### TASKS AND EXERCISES
A – Reproduce everything in the conference description from "This raises normative" down to "type of law.".
B – In the conference description, which cities are named as places where Dutch expats can remain connected to their country of origin?
C – Resume the conference description on communication technology and identity, picking up right after its last sentence.
====== SELECTED EXTRACT
Two views on the impact of communication and information technology dominate the scholarship: one in which communication leads to the emergence of a global community and an interconnected global culture; and a second in which it leads to an archipelago of communities that do not necessarily converge with the boundaries nation states, i.e. to a cultural Balkanization of the world across national borders.

This conference will also address a third alternative. Instead of presenting the implications of the networked information and communication infrastructure in the opposing metaphors of a global community or a global archipelago, one can also argue for a normative understanding of what is at stake. Instead of endorsing either utopian notions of global community or dystopian fears of an Internet with walled gardens, one can vouch for an internet that allows for interconnectivity without accepting the increased personalization that leads to unprecedented surveillance and social sorting in both the private and the public sphere.

We hope this conference will be a stimulating gathering of scholars from different disciplines and increase our understanding of the legal and political implications of globalization and communication technology for national and cultural identity.

Conference Themes

Information Technology and Identity

Does the way in which new forms of communication bolster immigrant and minority communities call into question classical liberal and communitarian views of the multicultural society? Information and conversation flows freely in and out of the national space. What does this mean for the habituation of new citizens? Dutch expats in New York, London, or Singapore can remain intimately connected and attached to their country of origin in a range of new ways. Should their hybrid identity be recognized in dual citizenship?

Of course, critical questions can also be asked about the real substance of these new forms of association that the communication and information revolution has brought forth. Are the ties of these communities strong enough to substitute the traditional organizations of civil society? Or, is it a mistake to equate the weak internet communities with real-life social, cultural and political organizations?

Techno-Determinism and Choice

Some of the analysis presents the development of information and communication technology as an unstoppable force that reshapes the way people relate. Yet, there is a great deal of man-made code at the basis of this reconstitution of social life. Should we simply accept the design choices and algorithms that rule our social lives in cyberspace?

This raises normative questions about the technical choices in the architectural design of cyberspace. What sort of place do we want cyberspace to be? “We must take responsibility for the politics we are building into this architecture,” Lawrence Lessig claims, “for this architecture is a sovereign governing the community that lives in that space. We must consider the politics of the architecture of the life there”. Code maybe law, as Lessig suggests, but it is not generally accepted as a type of law.
============
====== DATASET EXCERPTS
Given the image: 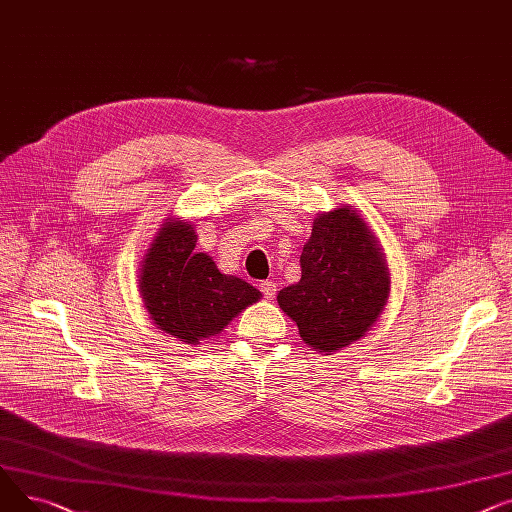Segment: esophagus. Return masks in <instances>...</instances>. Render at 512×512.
<instances>
[{
  "label": "esophagus",
  "mask_w": 512,
  "mask_h": 512,
  "mask_svg": "<svg viewBox=\"0 0 512 512\" xmlns=\"http://www.w3.org/2000/svg\"><path fill=\"white\" fill-rule=\"evenodd\" d=\"M260 291L264 293L266 299H273L277 295V283L275 281H262L260 283Z\"/></svg>",
  "instance_id": "34e87169"
}]
</instances>
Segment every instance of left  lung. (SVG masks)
Listing matches in <instances>:
<instances>
[{
  "instance_id": "obj_1",
  "label": "left lung",
  "mask_w": 512,
  "mask_h": 512,
  "mask_svg": "<svg viewBox=\"0 0 512 512\" xmlns=\"http://www.w3.org/2000/svg\"><path fill=\"white\" fill-rule=\"evenodd\" d=\"M299 262L302 279L277 295L299 337L324 355L362 339L388 302L390 270L359 210L343 204L318 213Z\"/></svg>"
}]
</instances>
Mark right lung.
Instances as JSON below:
<instances>
[{"label": "right lung", "mask_w": 512, "mask_h": 512, "mask_svg": "<svg viewBox=\"0 0 512 512\" xmlns=\"http://www.w3.org/2000/svg\"><path fill=\"white\" fill-rule=\"evenodd\" d=\"M196 239L190 221L167 217L138 268V291L150 320L186 345L219 335L262 297L244 279L223 275L213 256L196 252Z\"/></svg>", "instance_id": "obj_1"}]
</instances>
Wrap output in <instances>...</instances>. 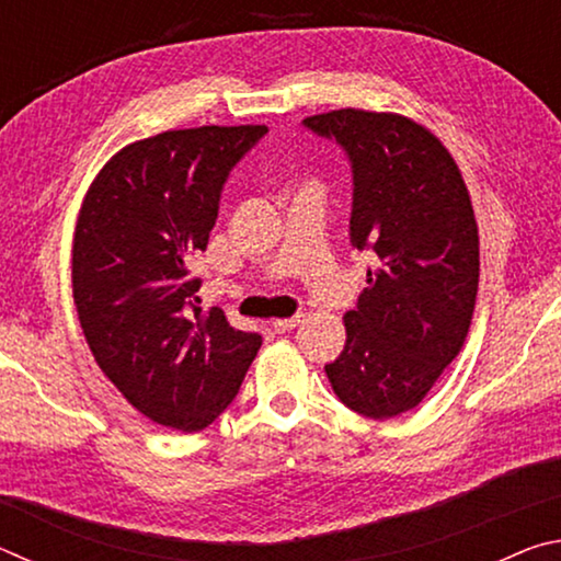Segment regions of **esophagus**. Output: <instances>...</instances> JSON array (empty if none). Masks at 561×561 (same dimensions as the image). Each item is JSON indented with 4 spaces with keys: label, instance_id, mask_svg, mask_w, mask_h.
<instances>
[{
    "label": "esophagus",
    "instance_id": "34e87169",
    "mask_svg": "<svg viewBox=\"0 0 561 561\" xmlns=\"http://www.w3.org/2000/svg\"><path fill=\"white\" fill-rule=\"evenodd\" d=\"M304 321V314H297V317H289V319H274L272 321V329L277 331V334H284V331H291L297 329Z\"/></svg>",
    "mask_w": 561,
    "mask_h": 561
}]
</instances>
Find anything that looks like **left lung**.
<instances>
[{
  "mask_svg": "<svg viewBox=\"0 0 561 561\" xmlns=\"http://www.w3.org/2000/svg\"><path fill=\"white\" fill-rule=\"evenodd\" d=\"M304 126L346 150L351 244L376 254L324 371L341 403L383 421L421 403L468 336L480 277L470 193L448 148L398 113L341 108Z\"/></svg>",
  "mask_w": 561,
  "mask_h": 561,
  "instance_id": "8db88e82",
  "label": "left lung"
}]
</instances>
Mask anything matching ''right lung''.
<instances>
[{
    "mask_svg": "<svg viewBox=\"0 0 561 561\" xmlns=\"http://www.w3.org/2000/svg\"><path fill=\"white\" fill-rule=\"evenodd\" d=\"M267 126L165 130L121 148L83 197L73 304L93 358L123 398L165 428L210 425L262 346L225 311L197 307L205 252L230 170Z\"/></svg>",
    "mask_w": 561,
    "mask_h": 561,
    "instance_id": "right-lung-1",
    "label": "right lung"
}]
</instances>
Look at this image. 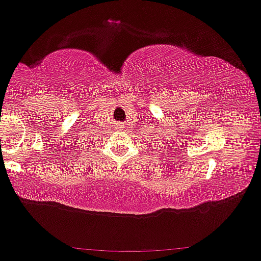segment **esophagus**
Masks as SVG:
<instances>
[{
    "instance_id": "1",
    "label": "esophagus",
    "mask_w": 261,
    "mask_h": 261,
    "mask_svg": "<svg viewBox=\"0 0 261 261\" xmlns=\"http://www.w3.org/2000/svg\"><path fill=\"white\" fill-rule=\"evenodd\" d=\"M123 128H124V125H123V122H117L116 123V129L123 130Z\"/></svg>"
}]
</instances>
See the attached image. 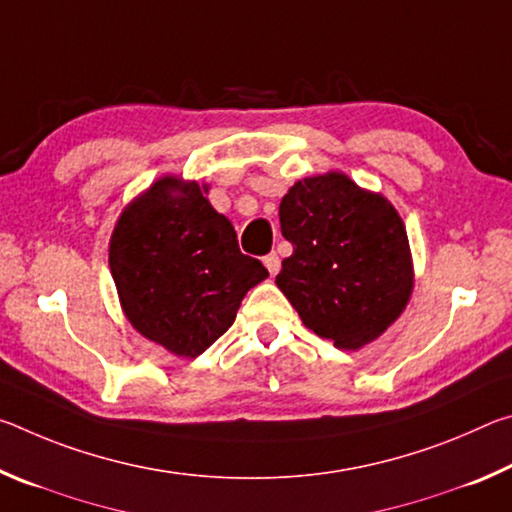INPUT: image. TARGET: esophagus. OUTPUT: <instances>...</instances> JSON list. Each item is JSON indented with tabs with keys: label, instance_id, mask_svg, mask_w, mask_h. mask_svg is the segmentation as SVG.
<instances>
[{
	"label": "esophagus",
	"instance_id": "obj_1",
	"mask_svg": "<svg viewBox=\"0 0 512 512\" xmlns=\"http://www.w3.org/2000/svg\"><path fill=\"white\" fill-rule=\"evenodd\" d=\"M264 266L268 268V273L277 275V271H280V257H277V253L266 255V257H264Z\"/></svg>",
	"mask_w": 512,
	"mask_h": 512
}]
</instances>
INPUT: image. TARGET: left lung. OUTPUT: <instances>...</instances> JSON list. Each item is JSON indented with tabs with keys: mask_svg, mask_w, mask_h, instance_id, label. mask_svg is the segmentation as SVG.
Segmentation results:
<instances>
[{
	"mask_svg": "<svg viewBox=\"0 0 512 512\" xmlns=\"http://www.w3.org/2000/svg\"><path fill=\"white\" fill-rule=\"evenodd\" d=\"M293 253L275 284L311 332L359 350L391 327L413 291L406 228L381 194L339 171L298 180L280 203Z\"/></svg>",
	"mask_w": 512,
	"mask_h": 512,
	"instance_id": "8db88e82",
	"label": "left lung"
}]
</instances>
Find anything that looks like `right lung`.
I'll return each mask as SVG.
<instances>
[{
  "label": "right lung",
  "instance_id": "right-lung-1",
  "mask_svg": "<svg viewBox=\"0 0 512 512\" xmlns=\"http://www.w3.org/2000/svg\"><path fill=\"white\" fill-rule=\"evenodd\" d=\"M205 194L194 180L160 178L121 212L108 257L131 325L189 359L228 332L246 293L268 277Z\"/></svg>",
  "mask_w": 512,
  "mask_h": 512
}]
</instances>
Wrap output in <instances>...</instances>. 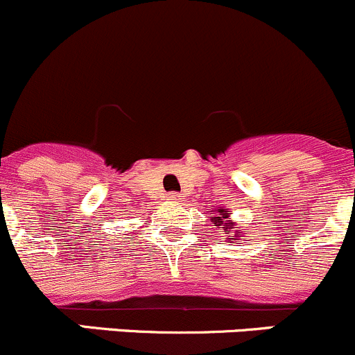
============
### EXPECTED ANSWERS
A –
This raises normative questions about the technical choices in the architectural design of cyberspace. What sort of place do we want cyberspace to be? “We must take responsibility for the politics we are building into this architecture,” Lawrence Lessig claims, “for this architecture is a sovereign governing the community that lives in that space. We must consider the politics of the architecture of the life there”. Code maybe law, as Lessig suggests, but it is not generally accepted as a type of law.

B – New York, London, and Singapore.

C –
Media and Public Discourse

The nationally organized media organizations once played a pivotal role in creating and informing a mass public, in facilitating a national debate on national issues. It created Benedict Anderson’s famous “imagined community” of the nation by making people feel they were all part of a developing story, that they were all experiencing the same events as part of an encompassing nation. The internet has undermined this role. The news is now fragmenting. This shattering of the news media in part tracks existing cultural and religious divisions ― think of the role Al Jazeera and Al Arabiya play for immigrants of North-Africa and the Middle-East, or the Christian networks for evangelicals the world over. What does this fragmentation of the news media mean for public discourse and the need for a national conversation?

Is there Method for this Madness?

How do we overcome the methodological nationalism of political and legal theory? How do we think about the political community if the groups that define people are becoming both more global and more local in scope than the nation state in which they are citizens? Both Lawrence Lessig’s and Eli Pariser’s analysis, moreover, raise the question: To what extent must the “code” of cyberspace also be considered a matter for political and legal decision-making? If they are considered legitimate political and legal issues, then it is unclear to which constituency these issues should be addressed. Which sovereign decides on the code of cyberspace?

Keynote Speakers

Julie Cohen is a Professor of Law at the Georgetown University Law Center. She recently published Configuring the Networked Self: Law, Code and the Play of Everyday Practice (Yale University Press, 2012).

Chandran Kukathas is author of The Liberal Archipelago: A Theory of Diversity and Freedom (Oxford University Press 2003). Kukathas is currently chair of Political Theory at the London School of Economics.

Emmanuel Melissaris is Senior Lecturer in Law at the LSE Department of Law. He is the author of a recent work on legal pluralism and legal theory Ubiquitous Law: Legal Theory and the Space for Legal Pluralism (Ashgate, 2009).

Jos de Mul is professor in Philosophical Anthropology and its History and head of the section Philosophy of Man and Culture and Scientific Director of the research institute 'Philosophy of Information and Communication Technology' (FICT). Among his books are Romantic Desire in (Post)Modern Art and Philosophy (State University of New York Press, 1999), The Tragedy of Finitude (Yale University Press, 2004), and Cyberspace Odyssey (Cambridge Scholars Publishing, 2010).

Saskia Sassen is Professor of Sociology at Columbia University. Recent books are Territory, Authority, Rights: From Medieval to Global Assemblages ( Princeton University Press 2008), A Sociology of Globalization (W.W.Norton 2007), and the 4th fully updated edition of Cities in a World Economy (Sage 2011). Her books are translated into over twenty languages. She is currently working on When Territory Exits Existing Frameworks.

This conference is organised by Wouter de Been and Mireille Hildebrandt. In case you have any questions, please send an email to Dr. Wouter de Been.

Contact: Dr. Wouter de Been ([email protected])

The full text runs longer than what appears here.